Welcome to NYWC’s Fort Greene Park Summer Writing Series, featuring the powerful poetry and prose from writers age 6 to 17. Every Saturday morning, young people have gathered in Fort Greene Park to participate in NYWC’s free writing workshops for youth. At the end of the summer, we hope you’ll join us  for the 9th Annual Fort Greene Park Summer Literary Festival on August 24, where you’ll get to hear these young voices of tomorrow share their work alongside other award-winning poets and writers. Enjoy!

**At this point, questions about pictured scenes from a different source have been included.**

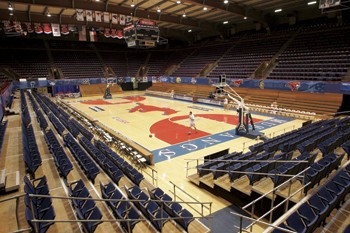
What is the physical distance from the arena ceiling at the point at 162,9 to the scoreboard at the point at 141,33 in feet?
10.2

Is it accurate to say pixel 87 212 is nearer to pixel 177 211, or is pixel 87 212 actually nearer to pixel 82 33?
pixel 177 211

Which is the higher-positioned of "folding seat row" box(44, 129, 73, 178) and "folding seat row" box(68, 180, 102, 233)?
"folding seat row" box(44, 129, 73, 178)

Look around you. Take in the walls that surround you, the windows. The tiny corners where shadows gather, along with dust and that pen you haven’t seen in three weeks. Isn’t it strange that we can occupy these spaces, let them contain us and affect us? If you’re anything like me, you might be super-sensitive to details: the slant of sunlight through the window (pretty!), the open spaces between the furniture (are they big enough?).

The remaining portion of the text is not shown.